On September 11, 1827, Berlioz went to the Paris Odeon for a performance of Hamlet by a company from London. The younger female roles were taken by Harriet Smithson, a twenty-seven-year-old actress who had been brought up in Ireland. Berlioz fell instantly and wildly in love with her. He spoke next to no English, and the violent effect upon him of that evening's performance was a combination of verbal music, his vivid recollection of the play from his reading of it in the Letourneur-Guizot translation, and, as far as Ophelia was concerned, sheer Eros. He wrote to Smithson repeatedly, but they did not meet. He heard gossip about an affair between her and her manager. This hurt, but it also provided enough distance to enable him to plan and begin work on the symphony whose design he described in detail to his friend the poet Humbert Ferrand.

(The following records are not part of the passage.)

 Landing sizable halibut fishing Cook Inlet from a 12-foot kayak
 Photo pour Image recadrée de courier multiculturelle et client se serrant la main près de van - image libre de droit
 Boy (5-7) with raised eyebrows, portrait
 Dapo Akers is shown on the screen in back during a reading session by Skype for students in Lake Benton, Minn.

In brief, "an artist, gifted with a vivid imagination, [falls in love with] a woman who embodies the ideal of beauty and fascination that he has long been seeking. . . . In a fit of despair, he poisons himself with opium, but the narcotic, instead of killing him, induces a horrible vision" in which he believes that, having killed his beloved, he is condemned to death and witnesses his own execution. After death, he "sees himself surrounded by a foul assembly of sorcerers and devils. . . . [His beloved] is now only a prostitute, fit to take part in such an orgy."
The premiere of the Fantastique took place in the winter of 1830. Two years later, Berlioz introduced a revision, much sharpened and improved. He moved heaven and earth to get Harriet to his concert on December 9, 1832, though it seems that she went without at first realizing the nature of the event or even the identity of the composer.

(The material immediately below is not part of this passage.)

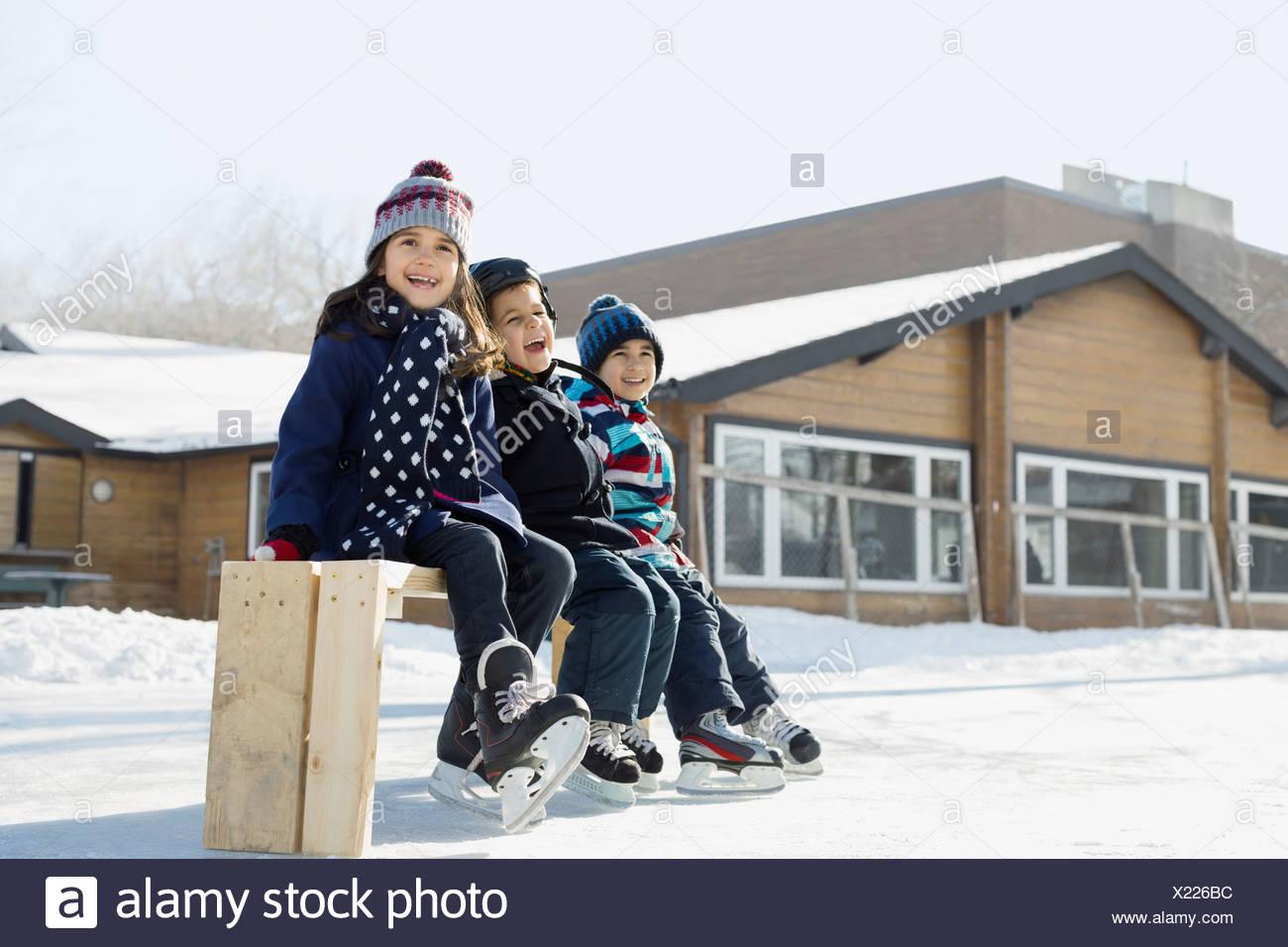 Frères et soeurs assis sur le banc de la patinoire Photo Stock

On the morrow of the Fantastique’s second premiere, Berlioz and Smithson finally met. Before long she had said the fatal "Berlioz, je t'aime," and on October 3, 1833, they were married. Her French was roughly like his English. It was all a disaster. They separated in the summer of 1844 and should have done so much sooner. She had lost her looks, her career was long since over, and she died in 1854, an alcoholic and paralyzed. Berlioz supported her until the end. From the wreckage he drew one other musical memorial to his passion, the Mort d'Ophélie, a heart-rending song for two female voices with orchestra in the collection he called Tristia.
Berlioz wrote several programs for this autobiographical and in every way fantastic symphony of his, and it has been remarked that the differences between them serve as a barometer of his changing feelings for Harriet Smithson. What follows, sudden explosions of CAPITAL LETTERS and all, is the note Berlioz published with the score in 1845 and described as "indispensable for a complete understanding of the dramatic outline of the work." The commentary in brackets is mine.
“The composer's aim has been to develop, to the extent that they have musical possibilities, various situations in the life of an artist. The plan of the instrumental drama, which is deprived of the help of words, needs to be outlined in advance. The following program should therefore be thought of like the spoken text of an opera, serving to introduce the musical movements, whose character and expression it calls into being.
“Part One: Reveries, Passions—The author imagines that a young musician, afflicted with that moral disease that a celebrated writer [Chateaubriand] calls ‘the surge of passions,’ sees for the first time a woman who embodies all the charms of the ideal being of whom he has dreamed, and he falls hopelessly in love with her. Through a bizarre trick of fancy, the beloved image always appears in the mind's eye of the artist linked to a musical thought whose character, passionate but also noble and reticent, he finds similar to the one he attributes to his beloved.
“The melodic image and its human model pursue him incessantly like a double idée fixe. This is the reason for the constant appearance, in every movement of the symphony, of the melody that begins the first allegro. The passage from this state of melancholic reverie, interrupted by a few fits of unmotivated joy, to one of delirious passion, with its movements of fury and jealousy, its return of tenderness, its tears, its religious consolation—all this is the subject of the first movement.”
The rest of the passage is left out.